● **Instruction**
How many lines of the material contain the string "instances"? Give only the number, and count a match only if its case is the same.
━━━ Information provided ━━━
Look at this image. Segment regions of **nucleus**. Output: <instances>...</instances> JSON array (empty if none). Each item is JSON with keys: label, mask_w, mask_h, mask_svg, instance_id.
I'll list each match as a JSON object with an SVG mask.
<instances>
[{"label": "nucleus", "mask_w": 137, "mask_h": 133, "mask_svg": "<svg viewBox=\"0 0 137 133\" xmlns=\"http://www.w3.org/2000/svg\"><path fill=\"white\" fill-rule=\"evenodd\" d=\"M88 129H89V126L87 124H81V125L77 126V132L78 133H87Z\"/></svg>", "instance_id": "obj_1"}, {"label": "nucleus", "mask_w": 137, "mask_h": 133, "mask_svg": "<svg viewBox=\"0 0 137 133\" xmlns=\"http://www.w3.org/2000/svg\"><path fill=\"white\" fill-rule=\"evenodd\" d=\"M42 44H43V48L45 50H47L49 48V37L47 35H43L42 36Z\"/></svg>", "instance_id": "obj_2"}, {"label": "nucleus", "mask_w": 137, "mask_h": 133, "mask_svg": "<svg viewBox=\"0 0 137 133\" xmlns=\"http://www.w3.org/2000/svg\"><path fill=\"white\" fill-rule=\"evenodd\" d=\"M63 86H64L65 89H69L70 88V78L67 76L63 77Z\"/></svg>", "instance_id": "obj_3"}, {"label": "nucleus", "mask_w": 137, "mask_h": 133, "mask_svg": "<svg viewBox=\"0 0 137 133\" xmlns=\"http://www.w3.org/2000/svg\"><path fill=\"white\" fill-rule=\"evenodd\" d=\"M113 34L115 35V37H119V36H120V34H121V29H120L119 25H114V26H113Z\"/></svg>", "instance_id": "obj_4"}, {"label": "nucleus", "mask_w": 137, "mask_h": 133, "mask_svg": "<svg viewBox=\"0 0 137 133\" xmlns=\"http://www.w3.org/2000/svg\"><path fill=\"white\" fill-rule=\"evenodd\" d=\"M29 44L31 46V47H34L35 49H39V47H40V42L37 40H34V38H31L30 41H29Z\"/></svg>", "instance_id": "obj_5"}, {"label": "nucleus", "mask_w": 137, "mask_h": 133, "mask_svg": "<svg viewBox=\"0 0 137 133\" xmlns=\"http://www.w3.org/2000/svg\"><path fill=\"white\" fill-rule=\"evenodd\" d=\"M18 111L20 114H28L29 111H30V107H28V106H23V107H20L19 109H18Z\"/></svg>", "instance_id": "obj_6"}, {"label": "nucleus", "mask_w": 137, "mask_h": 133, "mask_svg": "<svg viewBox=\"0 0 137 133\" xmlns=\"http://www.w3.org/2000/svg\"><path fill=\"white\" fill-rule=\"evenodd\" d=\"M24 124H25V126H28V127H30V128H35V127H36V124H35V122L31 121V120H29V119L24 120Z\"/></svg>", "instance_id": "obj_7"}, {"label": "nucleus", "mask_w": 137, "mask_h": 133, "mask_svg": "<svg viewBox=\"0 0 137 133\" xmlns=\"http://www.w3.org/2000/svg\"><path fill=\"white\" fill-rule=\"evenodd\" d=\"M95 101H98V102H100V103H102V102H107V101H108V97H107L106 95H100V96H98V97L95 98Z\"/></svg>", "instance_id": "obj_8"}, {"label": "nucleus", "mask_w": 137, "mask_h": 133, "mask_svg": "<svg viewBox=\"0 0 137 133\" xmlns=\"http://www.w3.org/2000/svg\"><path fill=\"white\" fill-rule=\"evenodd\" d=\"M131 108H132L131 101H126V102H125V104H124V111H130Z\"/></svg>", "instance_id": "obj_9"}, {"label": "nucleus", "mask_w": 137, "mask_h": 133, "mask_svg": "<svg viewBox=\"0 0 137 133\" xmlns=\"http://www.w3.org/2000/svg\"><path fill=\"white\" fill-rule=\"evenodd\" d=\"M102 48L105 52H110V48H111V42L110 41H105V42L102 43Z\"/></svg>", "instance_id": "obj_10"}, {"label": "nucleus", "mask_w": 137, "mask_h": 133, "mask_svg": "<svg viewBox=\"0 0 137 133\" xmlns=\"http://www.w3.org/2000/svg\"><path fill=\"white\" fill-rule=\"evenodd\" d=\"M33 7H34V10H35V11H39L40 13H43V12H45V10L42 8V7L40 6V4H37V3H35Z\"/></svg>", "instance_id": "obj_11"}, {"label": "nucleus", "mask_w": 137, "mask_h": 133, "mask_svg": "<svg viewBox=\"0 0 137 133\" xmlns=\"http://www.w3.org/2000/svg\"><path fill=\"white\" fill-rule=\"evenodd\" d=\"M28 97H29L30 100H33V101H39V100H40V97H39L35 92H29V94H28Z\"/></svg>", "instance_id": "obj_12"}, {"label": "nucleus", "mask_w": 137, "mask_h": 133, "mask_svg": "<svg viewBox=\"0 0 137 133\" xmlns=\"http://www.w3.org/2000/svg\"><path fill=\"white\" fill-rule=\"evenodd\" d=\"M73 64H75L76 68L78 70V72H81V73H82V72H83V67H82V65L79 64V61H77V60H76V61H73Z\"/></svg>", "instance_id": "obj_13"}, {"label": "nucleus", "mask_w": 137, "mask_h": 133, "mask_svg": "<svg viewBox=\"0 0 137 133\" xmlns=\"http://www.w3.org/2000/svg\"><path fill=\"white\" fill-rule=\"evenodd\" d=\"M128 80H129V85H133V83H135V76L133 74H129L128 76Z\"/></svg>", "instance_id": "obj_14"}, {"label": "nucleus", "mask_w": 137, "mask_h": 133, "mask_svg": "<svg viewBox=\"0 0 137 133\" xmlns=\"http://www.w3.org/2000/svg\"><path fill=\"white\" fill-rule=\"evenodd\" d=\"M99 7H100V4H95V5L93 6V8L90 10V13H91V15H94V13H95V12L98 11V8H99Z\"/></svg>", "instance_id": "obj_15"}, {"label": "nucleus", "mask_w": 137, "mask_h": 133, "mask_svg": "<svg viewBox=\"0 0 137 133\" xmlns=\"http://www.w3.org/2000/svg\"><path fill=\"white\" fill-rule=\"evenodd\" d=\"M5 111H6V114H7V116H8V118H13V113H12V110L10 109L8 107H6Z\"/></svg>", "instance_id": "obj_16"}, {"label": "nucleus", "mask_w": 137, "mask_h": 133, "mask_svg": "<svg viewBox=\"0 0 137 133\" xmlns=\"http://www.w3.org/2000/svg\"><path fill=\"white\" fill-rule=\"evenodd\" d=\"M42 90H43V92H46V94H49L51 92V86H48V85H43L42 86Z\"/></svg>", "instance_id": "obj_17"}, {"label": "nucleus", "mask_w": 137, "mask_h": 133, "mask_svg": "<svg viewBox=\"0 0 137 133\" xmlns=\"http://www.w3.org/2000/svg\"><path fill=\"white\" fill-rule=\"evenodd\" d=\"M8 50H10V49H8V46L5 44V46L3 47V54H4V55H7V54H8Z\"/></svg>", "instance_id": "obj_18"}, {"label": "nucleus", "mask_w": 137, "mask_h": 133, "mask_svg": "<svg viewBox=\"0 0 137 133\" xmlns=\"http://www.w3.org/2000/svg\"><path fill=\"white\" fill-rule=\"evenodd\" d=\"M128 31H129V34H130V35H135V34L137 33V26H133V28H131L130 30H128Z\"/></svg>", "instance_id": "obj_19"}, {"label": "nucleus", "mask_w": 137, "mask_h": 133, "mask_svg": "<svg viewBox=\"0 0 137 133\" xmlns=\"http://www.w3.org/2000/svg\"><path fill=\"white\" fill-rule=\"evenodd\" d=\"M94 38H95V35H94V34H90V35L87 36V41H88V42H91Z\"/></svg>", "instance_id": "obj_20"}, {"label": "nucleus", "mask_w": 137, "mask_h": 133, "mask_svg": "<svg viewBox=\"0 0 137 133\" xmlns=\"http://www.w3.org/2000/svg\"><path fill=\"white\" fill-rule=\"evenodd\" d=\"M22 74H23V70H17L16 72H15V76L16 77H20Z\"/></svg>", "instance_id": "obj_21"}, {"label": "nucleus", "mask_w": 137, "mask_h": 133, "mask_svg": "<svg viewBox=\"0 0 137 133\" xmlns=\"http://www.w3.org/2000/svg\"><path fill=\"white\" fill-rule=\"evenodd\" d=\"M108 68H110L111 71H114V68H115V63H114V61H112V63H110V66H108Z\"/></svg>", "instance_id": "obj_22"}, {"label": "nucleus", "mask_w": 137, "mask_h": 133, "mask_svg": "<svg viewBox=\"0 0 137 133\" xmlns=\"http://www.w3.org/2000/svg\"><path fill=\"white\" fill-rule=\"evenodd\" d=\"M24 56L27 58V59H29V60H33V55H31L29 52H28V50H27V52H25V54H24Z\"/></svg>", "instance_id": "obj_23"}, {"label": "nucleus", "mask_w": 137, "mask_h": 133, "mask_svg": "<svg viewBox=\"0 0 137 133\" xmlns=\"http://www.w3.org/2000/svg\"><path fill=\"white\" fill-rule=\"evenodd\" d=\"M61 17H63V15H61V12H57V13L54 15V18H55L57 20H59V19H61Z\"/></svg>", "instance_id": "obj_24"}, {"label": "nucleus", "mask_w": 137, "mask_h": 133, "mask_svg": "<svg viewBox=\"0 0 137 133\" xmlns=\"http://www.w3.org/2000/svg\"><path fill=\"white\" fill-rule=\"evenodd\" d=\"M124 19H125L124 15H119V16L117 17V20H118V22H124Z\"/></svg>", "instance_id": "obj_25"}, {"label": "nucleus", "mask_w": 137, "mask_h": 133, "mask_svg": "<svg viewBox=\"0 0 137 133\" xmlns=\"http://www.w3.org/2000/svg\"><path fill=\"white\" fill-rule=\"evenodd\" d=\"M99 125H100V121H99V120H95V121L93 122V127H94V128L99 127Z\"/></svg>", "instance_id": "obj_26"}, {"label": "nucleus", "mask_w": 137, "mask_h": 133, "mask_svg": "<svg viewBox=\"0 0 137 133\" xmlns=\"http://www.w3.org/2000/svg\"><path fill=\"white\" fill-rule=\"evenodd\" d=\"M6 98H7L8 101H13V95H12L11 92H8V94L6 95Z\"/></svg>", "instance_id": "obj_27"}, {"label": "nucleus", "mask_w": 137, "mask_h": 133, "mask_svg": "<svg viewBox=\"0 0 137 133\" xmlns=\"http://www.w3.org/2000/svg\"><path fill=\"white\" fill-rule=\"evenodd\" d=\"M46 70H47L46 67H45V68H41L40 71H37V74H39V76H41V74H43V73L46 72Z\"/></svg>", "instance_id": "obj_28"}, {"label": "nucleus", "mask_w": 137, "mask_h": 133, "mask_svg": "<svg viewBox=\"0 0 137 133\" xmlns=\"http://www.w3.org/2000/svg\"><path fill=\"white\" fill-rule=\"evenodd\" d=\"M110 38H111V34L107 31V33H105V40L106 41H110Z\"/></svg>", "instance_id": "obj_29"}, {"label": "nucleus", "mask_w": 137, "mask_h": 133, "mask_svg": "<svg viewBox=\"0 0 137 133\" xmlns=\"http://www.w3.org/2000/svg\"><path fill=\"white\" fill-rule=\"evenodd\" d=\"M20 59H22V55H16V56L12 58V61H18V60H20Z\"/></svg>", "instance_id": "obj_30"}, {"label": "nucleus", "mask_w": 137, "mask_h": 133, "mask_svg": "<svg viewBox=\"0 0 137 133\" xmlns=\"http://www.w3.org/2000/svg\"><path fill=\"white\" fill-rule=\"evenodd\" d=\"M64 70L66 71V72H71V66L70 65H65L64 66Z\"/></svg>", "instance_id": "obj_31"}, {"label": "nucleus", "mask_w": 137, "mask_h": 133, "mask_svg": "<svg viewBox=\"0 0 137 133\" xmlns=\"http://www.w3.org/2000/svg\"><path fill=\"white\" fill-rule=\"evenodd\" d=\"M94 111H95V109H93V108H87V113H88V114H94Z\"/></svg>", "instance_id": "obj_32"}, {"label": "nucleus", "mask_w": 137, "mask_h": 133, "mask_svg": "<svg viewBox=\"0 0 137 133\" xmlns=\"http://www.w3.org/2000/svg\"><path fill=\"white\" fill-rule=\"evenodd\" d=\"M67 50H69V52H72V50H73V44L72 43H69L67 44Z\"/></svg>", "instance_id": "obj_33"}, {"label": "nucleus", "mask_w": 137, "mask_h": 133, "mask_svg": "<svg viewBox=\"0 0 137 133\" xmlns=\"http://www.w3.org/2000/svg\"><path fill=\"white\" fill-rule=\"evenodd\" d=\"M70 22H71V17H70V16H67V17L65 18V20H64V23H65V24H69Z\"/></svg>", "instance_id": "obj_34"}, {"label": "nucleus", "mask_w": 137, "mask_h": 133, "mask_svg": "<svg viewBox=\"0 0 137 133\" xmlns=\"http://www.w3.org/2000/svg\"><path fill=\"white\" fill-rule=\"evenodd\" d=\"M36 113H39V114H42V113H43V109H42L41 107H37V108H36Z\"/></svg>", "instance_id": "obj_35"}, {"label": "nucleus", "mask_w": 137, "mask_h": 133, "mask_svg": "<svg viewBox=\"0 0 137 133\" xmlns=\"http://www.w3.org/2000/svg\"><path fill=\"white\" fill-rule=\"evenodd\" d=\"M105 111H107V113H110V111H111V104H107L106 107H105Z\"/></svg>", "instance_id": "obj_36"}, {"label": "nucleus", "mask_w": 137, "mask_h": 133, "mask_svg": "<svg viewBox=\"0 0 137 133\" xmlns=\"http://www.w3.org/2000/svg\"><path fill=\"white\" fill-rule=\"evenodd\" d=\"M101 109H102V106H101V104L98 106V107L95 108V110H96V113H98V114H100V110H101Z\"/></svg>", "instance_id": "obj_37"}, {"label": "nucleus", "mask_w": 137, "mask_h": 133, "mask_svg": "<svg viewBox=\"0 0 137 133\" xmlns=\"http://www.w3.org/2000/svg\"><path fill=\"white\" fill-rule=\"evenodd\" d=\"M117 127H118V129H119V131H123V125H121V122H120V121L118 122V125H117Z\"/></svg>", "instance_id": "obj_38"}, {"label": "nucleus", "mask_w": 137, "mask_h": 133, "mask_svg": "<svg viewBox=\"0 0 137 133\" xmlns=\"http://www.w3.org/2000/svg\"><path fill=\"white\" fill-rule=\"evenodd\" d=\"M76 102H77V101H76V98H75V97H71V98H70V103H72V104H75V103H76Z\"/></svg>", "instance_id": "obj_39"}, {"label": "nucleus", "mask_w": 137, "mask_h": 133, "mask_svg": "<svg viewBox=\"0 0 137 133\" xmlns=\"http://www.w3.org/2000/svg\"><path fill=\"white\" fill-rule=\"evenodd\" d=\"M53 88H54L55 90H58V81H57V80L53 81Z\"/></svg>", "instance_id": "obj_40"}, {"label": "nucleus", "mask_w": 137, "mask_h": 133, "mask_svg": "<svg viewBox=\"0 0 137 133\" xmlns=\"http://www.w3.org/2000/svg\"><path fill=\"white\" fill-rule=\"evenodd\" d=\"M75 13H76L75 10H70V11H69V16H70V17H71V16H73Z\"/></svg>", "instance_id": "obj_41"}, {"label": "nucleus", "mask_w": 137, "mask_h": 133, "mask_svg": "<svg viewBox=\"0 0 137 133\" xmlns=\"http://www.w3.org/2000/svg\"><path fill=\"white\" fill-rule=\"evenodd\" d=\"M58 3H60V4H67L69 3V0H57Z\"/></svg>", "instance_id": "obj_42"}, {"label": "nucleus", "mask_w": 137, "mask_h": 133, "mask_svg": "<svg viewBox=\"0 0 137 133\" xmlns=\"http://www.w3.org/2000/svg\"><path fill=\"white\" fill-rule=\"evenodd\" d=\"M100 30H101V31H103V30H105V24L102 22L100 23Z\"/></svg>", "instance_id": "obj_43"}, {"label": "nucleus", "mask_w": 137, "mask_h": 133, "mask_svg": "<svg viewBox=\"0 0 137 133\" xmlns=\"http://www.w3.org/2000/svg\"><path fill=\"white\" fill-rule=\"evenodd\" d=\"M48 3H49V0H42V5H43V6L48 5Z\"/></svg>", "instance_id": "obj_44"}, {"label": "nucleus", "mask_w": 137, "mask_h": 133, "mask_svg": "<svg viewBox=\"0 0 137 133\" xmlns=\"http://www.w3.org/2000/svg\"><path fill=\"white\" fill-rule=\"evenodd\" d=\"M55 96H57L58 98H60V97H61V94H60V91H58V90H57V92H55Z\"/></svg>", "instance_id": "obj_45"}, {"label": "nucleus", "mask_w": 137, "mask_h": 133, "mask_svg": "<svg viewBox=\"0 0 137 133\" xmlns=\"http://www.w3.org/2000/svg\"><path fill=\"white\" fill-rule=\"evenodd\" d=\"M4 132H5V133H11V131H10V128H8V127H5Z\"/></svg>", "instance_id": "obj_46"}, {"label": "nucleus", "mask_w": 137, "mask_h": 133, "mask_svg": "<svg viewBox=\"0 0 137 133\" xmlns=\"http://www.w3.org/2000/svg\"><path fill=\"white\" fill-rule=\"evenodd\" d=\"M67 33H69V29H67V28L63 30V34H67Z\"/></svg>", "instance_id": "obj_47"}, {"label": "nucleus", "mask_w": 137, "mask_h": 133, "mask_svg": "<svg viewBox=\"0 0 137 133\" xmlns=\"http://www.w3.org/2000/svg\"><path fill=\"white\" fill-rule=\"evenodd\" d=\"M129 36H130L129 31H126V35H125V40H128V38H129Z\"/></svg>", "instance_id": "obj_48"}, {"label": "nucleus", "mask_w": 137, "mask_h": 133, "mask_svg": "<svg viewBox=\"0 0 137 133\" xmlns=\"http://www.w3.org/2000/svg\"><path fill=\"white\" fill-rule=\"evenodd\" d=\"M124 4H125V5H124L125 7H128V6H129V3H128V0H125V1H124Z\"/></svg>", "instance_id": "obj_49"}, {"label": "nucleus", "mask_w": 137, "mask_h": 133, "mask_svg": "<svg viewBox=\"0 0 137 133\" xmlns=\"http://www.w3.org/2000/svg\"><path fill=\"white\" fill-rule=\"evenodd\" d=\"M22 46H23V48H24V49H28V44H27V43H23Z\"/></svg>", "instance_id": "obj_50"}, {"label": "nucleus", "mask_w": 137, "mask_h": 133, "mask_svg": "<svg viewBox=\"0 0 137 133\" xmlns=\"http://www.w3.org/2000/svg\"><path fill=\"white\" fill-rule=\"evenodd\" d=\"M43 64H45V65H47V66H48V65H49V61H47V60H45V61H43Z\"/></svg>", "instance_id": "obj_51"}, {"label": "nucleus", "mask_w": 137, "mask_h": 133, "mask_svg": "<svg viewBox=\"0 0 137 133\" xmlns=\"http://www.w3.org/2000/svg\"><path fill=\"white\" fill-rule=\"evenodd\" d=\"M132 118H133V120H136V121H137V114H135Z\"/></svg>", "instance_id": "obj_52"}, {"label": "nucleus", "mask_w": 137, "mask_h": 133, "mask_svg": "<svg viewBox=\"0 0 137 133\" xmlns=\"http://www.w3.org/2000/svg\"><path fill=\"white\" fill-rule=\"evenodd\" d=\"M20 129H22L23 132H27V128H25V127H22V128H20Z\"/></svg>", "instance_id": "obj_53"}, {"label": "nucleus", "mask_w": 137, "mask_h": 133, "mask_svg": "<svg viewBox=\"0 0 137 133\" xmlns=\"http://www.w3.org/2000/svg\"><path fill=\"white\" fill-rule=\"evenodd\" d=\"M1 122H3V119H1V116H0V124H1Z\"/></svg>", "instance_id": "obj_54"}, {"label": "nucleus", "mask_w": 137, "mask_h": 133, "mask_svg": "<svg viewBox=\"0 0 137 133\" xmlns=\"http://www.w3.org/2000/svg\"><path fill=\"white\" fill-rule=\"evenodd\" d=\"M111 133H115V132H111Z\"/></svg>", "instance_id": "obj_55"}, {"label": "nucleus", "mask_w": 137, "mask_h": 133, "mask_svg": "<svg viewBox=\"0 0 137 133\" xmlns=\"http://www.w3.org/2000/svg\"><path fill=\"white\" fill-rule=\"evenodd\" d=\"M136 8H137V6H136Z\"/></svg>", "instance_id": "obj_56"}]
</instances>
━━━
● **Solution to this problem**
3